• _Set exercise_
Copy out the rows below word for word, everything from the line containing "What is the overall" down to the end, including both ends. Leave the pictures out of your answer.

Excerpts of spatial question data:
+-------+

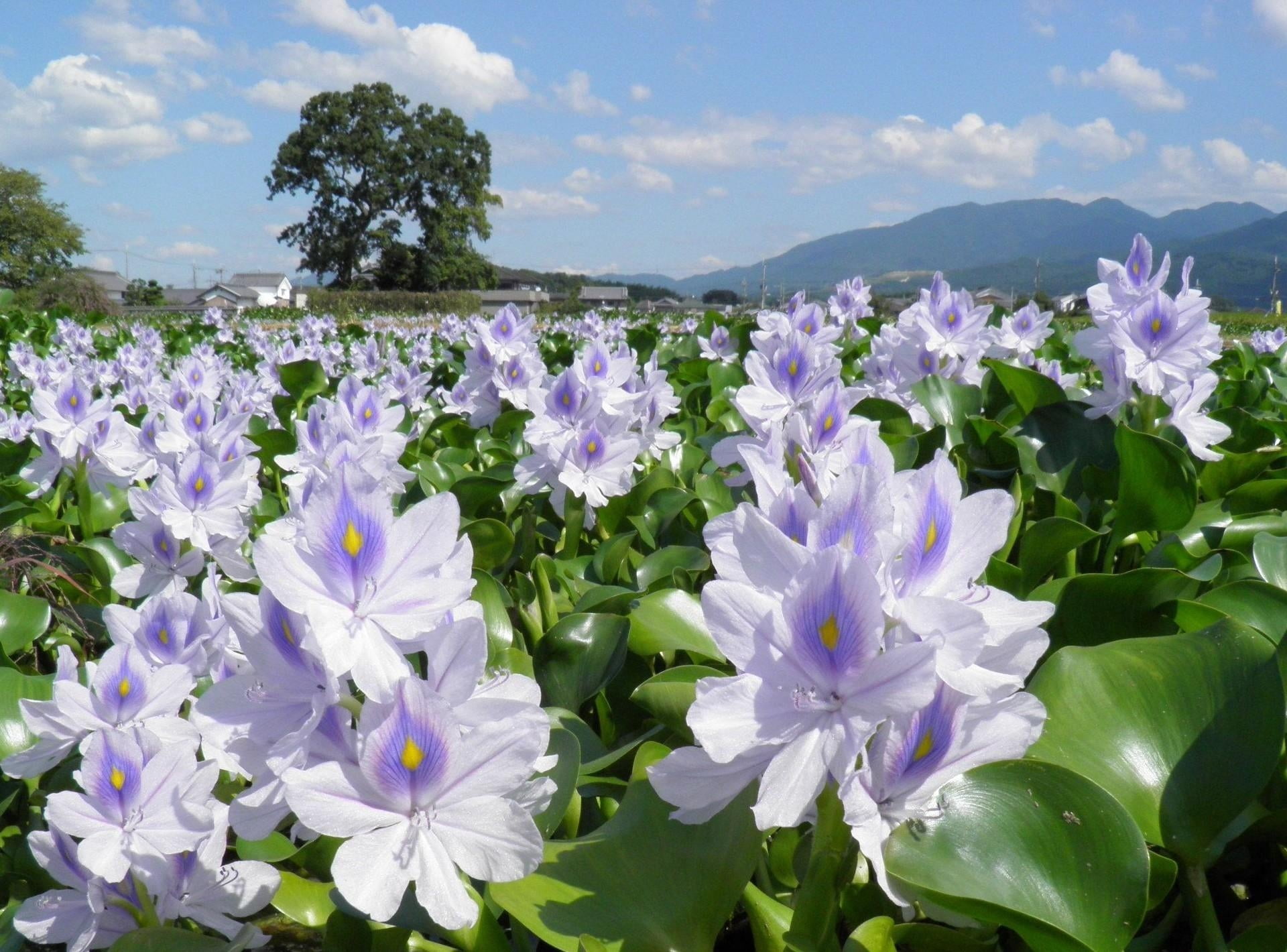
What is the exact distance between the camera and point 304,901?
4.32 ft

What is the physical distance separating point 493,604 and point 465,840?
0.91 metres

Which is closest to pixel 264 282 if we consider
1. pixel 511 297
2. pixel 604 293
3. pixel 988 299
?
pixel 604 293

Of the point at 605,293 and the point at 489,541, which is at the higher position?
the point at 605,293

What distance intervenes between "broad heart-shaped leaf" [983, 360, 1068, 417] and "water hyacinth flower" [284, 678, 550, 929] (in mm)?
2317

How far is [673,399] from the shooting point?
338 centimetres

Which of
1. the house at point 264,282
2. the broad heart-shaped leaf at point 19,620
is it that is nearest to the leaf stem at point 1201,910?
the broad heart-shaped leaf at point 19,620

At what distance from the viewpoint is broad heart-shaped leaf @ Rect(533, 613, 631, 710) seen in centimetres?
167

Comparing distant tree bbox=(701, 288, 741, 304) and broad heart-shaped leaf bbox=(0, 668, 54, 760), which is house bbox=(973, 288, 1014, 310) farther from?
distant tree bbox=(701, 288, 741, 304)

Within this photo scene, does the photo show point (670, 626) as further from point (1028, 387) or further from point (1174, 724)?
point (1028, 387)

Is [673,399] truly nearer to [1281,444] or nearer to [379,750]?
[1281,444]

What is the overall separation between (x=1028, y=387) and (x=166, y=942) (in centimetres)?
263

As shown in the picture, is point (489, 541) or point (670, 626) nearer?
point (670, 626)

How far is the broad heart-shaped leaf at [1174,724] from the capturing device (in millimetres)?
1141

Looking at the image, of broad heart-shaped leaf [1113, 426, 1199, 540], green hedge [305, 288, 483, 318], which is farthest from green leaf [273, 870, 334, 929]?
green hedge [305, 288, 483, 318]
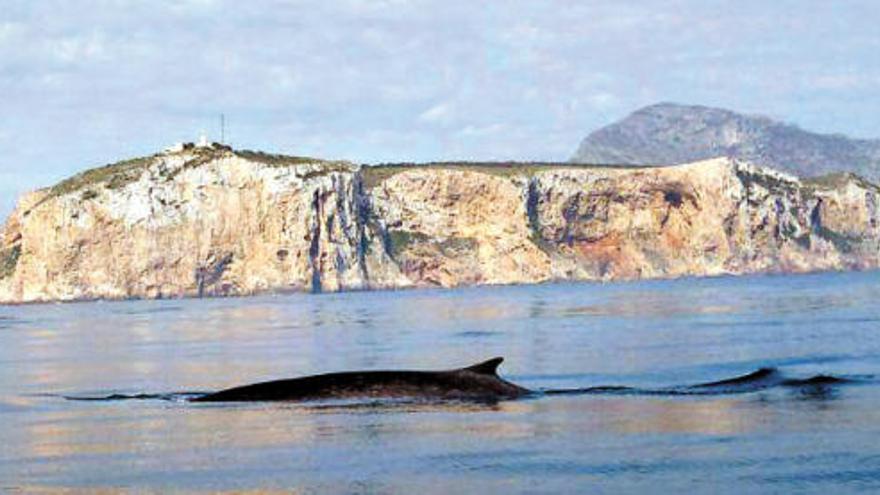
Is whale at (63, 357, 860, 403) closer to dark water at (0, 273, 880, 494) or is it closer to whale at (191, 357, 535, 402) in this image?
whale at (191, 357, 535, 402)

+-------+

• _Full solution_
What is the overall separation between (x=1028, y=387) and (x=166, y=942) (in centimetres)?
263

As shown in the picture, is point (489, 541) or point (670, 626) nearer?
point (670, 626)

How far is the broad heart-shaped leaf at [1174,724] from the capturing device (in millimetres)?
1141

Looking at the image, of broad heart-shaped leaf [1113, 426, 1199, 540], green hedge [305, 288, 483, 318], which is farthest from green leaf [273, 870, 334, 929]?
green hedge [305, 288, 483, 318]
Is whale at (63, 357, 860, 403) closer to dark water at (0, 273, 880, 494) or is it closer to whale at (191, 357, 535, 402) in this image?
whale at (191, 357, 535, 402)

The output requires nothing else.